> _TEXT SEGMENT_:
┌──
Attention to Detail: Step 3 of Farm to Cup Ecuadorian coffee process

To be honest, if you told me you had the perfect cup of coffee, I wouldn't believe it. Knowing all of the processes that go into making coffee - all of the opportunities for an honest mistake to happen - a perfect cup seems HIGHLY unlikely. 

However, if you pay close attention to details, you can make a cup that is pretty dang good!

This blog is told from the point of view of Mrs. Marie Paredes, the wife of Fabricio and the daughter of the original owner of the processing facility in Piñas, Ecuador. Mrs. Marie talks about the second and third machine at the processing facility. These machines peel and grade the coffee!

Z Beans has partnered with Marie and Fabricio to make our supply chain feasible. While Marie and Fabricio are vital to Z Beans' ability to import, our relationship stems way deeper than just business. They are our friends. They are part of the Z Beans family.


Shane comes flying down the stairs. He just dumped the beans into the first machine, and Fabricio just turned on the peeler. Shane can't allow a single bean to pass through without inspecting it. It's like he forgets that Fabricio and I have done this for over 30 years now.. 

Anyways, Shane makes his way over to Fabricio, and they both marvel over the washed processed coffee beans making their way through the peeling machine. Both of them inspect the coffee, praying it looks as good as it did in Ibarra.

Arturo walks into the processing facility with his humidity tester in hand. I tell you - he absolutely loves that thing. Shane bought us one to keep in Ecuador, and I don't think Arturo has set it down since.
└──
> _DATASET EXCERPTS_:
┌──
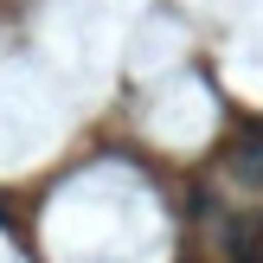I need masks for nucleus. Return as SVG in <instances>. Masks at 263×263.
Listing matches in <instances>:
<instances>
[{"label":"nucleus","mask_w":263,"mask_h":263,"mask_svg":"<svg viewBox=\"0 0 263 263\" xmlns=\"http://www.w3.org/2000/svg\"><path fill=\"white\" fill-rule=\"evenodd\" d=\"M231 174H238V180H251V186L263 180V122L251 128V141H238V154H231Z\"/></svg>","instance_id":"obj_1"}]
</instances>
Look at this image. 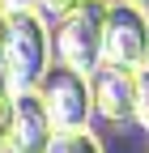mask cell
I'll return each instance as SVG.
<instances>
[{"label":"cell","instance_id":"obj_1","mask_svg":"<svg viewBox=\"0 0 149 153\" xmlns=\"http://www.w3.org/2000/svg\"><path fill=\"white\" fill-rule=\"evenodd\" d=\"M51 64V30L39 9L4 13V72L13 89H34Z\"/></svg>","mask_w":149,"mask_h":153},{"label":"cell","instance_id":"obj_2","mask_svg":"<svg viewBox=\"0 0 149 153\" xmlns=\"http://www.w3.org/2000/svg\"><path fill=\"white\" fill-rule=\"evenodd\" d=\"M102 17L107 0H72L64 13H55V34H51L55 60L77 72H89L102 60Z\"/></svg>","mask_w":149,"mask_h":153},{"label":"cell","instance_id":"obj_3","mask_svg":"<svg viewBox=\"0 0 149 153\" xmlns=\"http://www.w3.org/2000/svg\"><path fill=\"white\" fill-rule=\"evenodd\" d=\"M39 98L47 106V119L51 128H89V119H94V106H89V76L68 68V64H47V72L39 76Z\"/></svg>","mask_w":149,"mask_h":153},{"label":"cell","instance_id":"obj_4","mask_svg":"<svg viewBox=\"0 0 149 153\" xmlns=\"http://www.w3.org/2000/svg\"><path fill=\"white\" fill-rule=\"evenodd\" d=\"M149 55V9L132 0H107L102 17V60L136 68Z\"/></svg>","mask_w":149,"mask_h":153},{"label":"cell","instance_id":"obj_5","mask_svg":"<svg viewBox=\"0 0 149 153\" xmlns=\"http://www.w3.org/2000/svg\"><path fill=\"white\" fill-rule=\"evenodd\" d=\"M85 76H89V106H94V115H102V119L115 123V128L136 119V81H132V68L98 60Z\"/></svg>","mask_w":149,"mask_h":153},{"label":"cell","instance_id":"obj_6","mask_svg":"<svg viewBox=\"0 0 149 153\" xmlns=\"http://www.w3.org/2000/svg\"><path fill=\"white\" fill-rule=\"evenodd\" d=\"M51 119L39 98V89H13V123H9V149L4 153H43L51 140Z\"/></svg>","mask_w":149,"mask_h":153},{"label":"cell","instance_id":"obj_7","mask_svg":"<svg viewBox=\"0 0 149 153\" xmlns=\"http://www.w3.org/2000/svg\"><path fill=\"white\" fill-rule=\"evenodd\" d=\"M43 153H107V149H102V140H98L89 128H68V132L55 128Z\"/></svg>","mask_w":149,"mask_h":153},{"label":"cell","instance_id":"obj_8","mask_svg":"<svg viewBox=\"0 0 149 153\" xmlns=\"http://www.w3.org/2000/svg\"><path fill=\"white\" fill-rule=\"evenodd\" d=\"M132 81H136V119H141L145 132H149V55L132 68Z\"/></svg>","mask_w":149,"mask_h":153},{"label":"cell","instance_id":"obj_9","mask_svg":"<svg viewBox=\"0 0 149 153\" xmlns=\"http://www.w3.org/2000/svg\"><path fill=\"white\" fill-rule=\"evenodd\" d=\"M9 123H13V89H0V153L9 149Z\"/></svg>","mask_w":149,"mask_h":153},{"label":"cell","instance_id":"obj_10","mask_svg":"<svg viewBox=\"0 0 149 153\" xmlns=\"http://www.w3.org/2000/svg\"><path fill=\"white\" fill-rule=\"evenodd\" d=\"M0 89H13L9 72H4V13H0Z\"/></svg>","mask_w":149,"mask_h":153},{"label":"cell","instance_id":"obj_11","mask_svg":"<svg viewBox=\"0 0 149 153\" xmlns=\"http://www.w3.org/2000/svg\"><path fill=\"white\" fill-rule=\"evenodd\" d=\"M13 9H39V0H0V13H13Z\"/></svg>","mask_w":149,"mask_h":153},{"label":"cell","instance_id":"obj_12","mask_svg":"<svg viewBox=\"0 0 149 153\" xmlns=\"http://www.w3.org/2000/svg\"><path fill=\"white\" fill-rule=\"evenodd\" d=\"M72 4V0H39V9H47V13H64Z\"/></svg>","mask_w":149,"mask_h":153},{"label":"cell","instance_id":"obj_13","mask_svg":"<svg viewBox=\"0 0 149 153\" xmlns=\"http://www.w3.org/2000/svg\"><path fill=\"white\" fill-rule=\"evenodd\" d=\"M132 4H145V9H149V0H132Z\"/></svg>","mask_w":149,"mask_h":153}]
</instances>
└──
Extend the coffee-processing account above, picking up right after its final sentence about Arturo and the humidity tester.

Arturo takes some of the beans, puts them in the humidity tester, and tests it. 


Arturo looks at Shane with a huge grin and shows him the result. Shane, animated as usual, fist pumps. Fabricio gently tips his cap in approval. 

The three men bag up 100 pounds and Shane takes each bag over to the final machine - the three grade processor. 

Unfortunately, we can't run both machines at the same time. Every time we try - it blows the fuse box. 

[To be honest, it's probably best that we do. Shane would probably try to run all three machines at once!]

After a couple hours of making one-hundred pound bags full of freshly peeled, green coffee beans, the men focus their attention on the third machine. 

Shane dumps the bags into the hopper, and Arturo situates the three buckets underneath the spouts. The buckets are labeled 1,2, and 3. The first bucket has the highest graded coffee, the second - second best - and third - fertilizer for next year's crops. 

Fabricio turns the machine on, and the beans start moving through the screens. Milton's coffee from Ibarra is high quality, though. Almost all of the beans are the first grade. 

Once one of the five gallon buckets underneath the spouts is full, Shane dumps the bucket in a correctly labeled bag. Shane carries a full bag over to the scale, and I weigh it. The scale we use was the original scale my father had purchased. It's very accurate, though!

Once the bag is weighed, Arturo ties it and wheels it over to the storage room. When it is in the storage room it is now ready for export! 

We repeat this process - over and over again. The only difference is when we are processing the natural processed coffee. Because these beans have a few more defects, pickers come and pick out all the defected beans. It's amazing to watch the pickers work - they are incredibly quick. They can pick through over 150 pounds in an hour. 

Typically, we can completely process about 3500 pounds per day. 

It is hard work, but it is rewarding.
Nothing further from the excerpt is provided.